2024 yılı için Antalya’nın 17 milyonu aşkın turist çekme hedefinin yanı sıra, yalnızca otellerden elde edilen turizm gelirinin 7.5-8 milyar dolar civarında olacağını ifade eden Kavaloğlu, bu rakamın sadece otel, uçak, paket turlar ve acentelerin gelirlerini kapsadığını, diğer gelir kalemleriyle birlikte toplamın çok daha yüksek olacağını dile getirdi.
‘100 doları geçmek ana hedefimizdi’
Kültür ve Turizm Bakanı Mehmet Nuri Ersoy’un göreve geldiği günden bu yana, paket fiyatlarının yerini günlük geceleme fiyatlarının almaya başladığını söyleyen Kavaloğlu, “2024 yılında Türkiye genelinde kişi başı gecelik ortalama harcamayı 105 doların üzerinde tamamladık. Bu, bizim için büyük bir başarıydı. 100 doları geçmek ana hedefimizdi ve bunu başardık. Şu anda hedefimiz, İspanya ve Fransa pazarındaki 120 dolara ulaşmak. Bunu üç yıl içerisinde başaracağımıza inanıyorum.” şeklinde konuştu. Önceki yıllarda bu rakamın 98-99 dolar civarında bulunduğunu belirtti.
‘Yüzde 10 civarında fiyat artışı yapabildik’
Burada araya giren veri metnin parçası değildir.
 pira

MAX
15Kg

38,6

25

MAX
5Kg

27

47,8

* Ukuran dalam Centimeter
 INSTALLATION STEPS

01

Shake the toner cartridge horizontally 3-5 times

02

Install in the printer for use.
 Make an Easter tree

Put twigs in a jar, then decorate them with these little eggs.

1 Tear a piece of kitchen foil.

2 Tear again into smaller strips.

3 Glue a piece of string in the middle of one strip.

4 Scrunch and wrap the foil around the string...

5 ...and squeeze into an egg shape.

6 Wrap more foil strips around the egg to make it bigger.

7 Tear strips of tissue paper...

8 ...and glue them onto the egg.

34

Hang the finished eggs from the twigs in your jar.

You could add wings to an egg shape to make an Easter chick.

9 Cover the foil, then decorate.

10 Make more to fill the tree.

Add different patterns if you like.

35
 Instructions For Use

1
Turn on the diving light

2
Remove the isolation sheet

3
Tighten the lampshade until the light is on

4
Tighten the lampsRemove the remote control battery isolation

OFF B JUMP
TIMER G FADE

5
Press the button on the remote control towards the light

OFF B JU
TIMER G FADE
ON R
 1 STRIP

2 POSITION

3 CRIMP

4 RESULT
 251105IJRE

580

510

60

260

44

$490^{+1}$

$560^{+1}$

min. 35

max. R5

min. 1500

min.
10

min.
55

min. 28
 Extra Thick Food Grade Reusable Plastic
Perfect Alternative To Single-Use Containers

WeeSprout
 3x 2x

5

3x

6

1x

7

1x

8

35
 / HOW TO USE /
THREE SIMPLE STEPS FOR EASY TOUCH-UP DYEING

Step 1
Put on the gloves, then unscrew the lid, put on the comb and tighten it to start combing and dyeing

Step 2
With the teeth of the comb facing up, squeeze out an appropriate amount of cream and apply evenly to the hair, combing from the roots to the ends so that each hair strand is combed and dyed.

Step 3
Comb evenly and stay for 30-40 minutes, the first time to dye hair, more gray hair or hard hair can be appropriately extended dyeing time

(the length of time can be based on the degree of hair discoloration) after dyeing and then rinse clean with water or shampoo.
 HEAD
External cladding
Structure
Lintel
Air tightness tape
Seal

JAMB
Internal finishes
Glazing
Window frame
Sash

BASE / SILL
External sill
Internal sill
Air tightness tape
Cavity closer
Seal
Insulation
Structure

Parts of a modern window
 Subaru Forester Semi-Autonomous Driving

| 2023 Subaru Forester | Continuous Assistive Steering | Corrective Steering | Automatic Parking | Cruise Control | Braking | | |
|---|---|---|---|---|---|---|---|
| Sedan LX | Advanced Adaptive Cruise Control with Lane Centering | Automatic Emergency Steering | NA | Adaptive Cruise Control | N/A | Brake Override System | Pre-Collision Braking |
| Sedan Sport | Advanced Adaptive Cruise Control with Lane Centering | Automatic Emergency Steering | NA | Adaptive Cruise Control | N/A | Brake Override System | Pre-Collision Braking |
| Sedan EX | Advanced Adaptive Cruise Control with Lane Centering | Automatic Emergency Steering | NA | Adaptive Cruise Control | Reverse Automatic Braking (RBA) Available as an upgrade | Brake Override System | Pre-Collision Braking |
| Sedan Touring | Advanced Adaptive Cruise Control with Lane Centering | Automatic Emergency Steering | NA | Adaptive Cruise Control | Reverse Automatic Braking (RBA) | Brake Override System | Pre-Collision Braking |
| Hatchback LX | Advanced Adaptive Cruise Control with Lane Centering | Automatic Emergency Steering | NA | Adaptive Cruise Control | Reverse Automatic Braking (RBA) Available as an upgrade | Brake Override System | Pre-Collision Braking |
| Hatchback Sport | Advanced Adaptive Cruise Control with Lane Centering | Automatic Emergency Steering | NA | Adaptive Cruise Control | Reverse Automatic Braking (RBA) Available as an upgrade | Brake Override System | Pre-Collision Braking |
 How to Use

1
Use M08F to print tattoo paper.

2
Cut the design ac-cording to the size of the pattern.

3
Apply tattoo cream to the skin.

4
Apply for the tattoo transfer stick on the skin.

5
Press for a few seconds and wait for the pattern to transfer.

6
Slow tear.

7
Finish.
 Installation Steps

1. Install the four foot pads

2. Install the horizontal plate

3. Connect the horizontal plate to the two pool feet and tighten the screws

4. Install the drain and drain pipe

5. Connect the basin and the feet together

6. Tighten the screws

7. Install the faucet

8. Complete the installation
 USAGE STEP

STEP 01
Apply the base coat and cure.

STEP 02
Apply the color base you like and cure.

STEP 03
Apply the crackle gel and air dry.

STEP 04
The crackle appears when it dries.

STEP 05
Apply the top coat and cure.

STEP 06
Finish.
Kavaloğlu, İngiltere ve Almanya pazarlarının önemine dikkat çekerken, bölgedeki siyasi ve ekonomik sorunların olası etkilerinden de bahsetti. Özellikle Ukrayna-Rusya savaşı gibi gerginliklerin sona ermesi durumunda turizme faydalı olabileceğinin altını çizerken, Orta Doğu’daki sorunların çözülmesinin de avantaj sağlayabileceğini ifade etti. Ancak mevcut durumda sıkı sabit kur politikalarının turizmcileri zora soktuğunu ve rekabet gücünü azalttığını kaydedip, “Önceki iki sene boyunca fiyatları çift haneli rakamlarda artırmayı başardık. Fakat bu yıl sadece %7-8, maksimum %10 civarında bir artış yapabildik. Bu durum, rekabet gücümüzü zorlamaya başladı. Antalya ve Türkiye, fiyat-performans açısından tüketicinin lehine olan destinasyonlar arasında yer alıyor. Dolayısıyla, fiyatlarımızın yurt dışında olduğu kadar artmaması gerekiyor ki rekabet gücümüzü koruyabilelim.” değerlendirmesinde bulundu.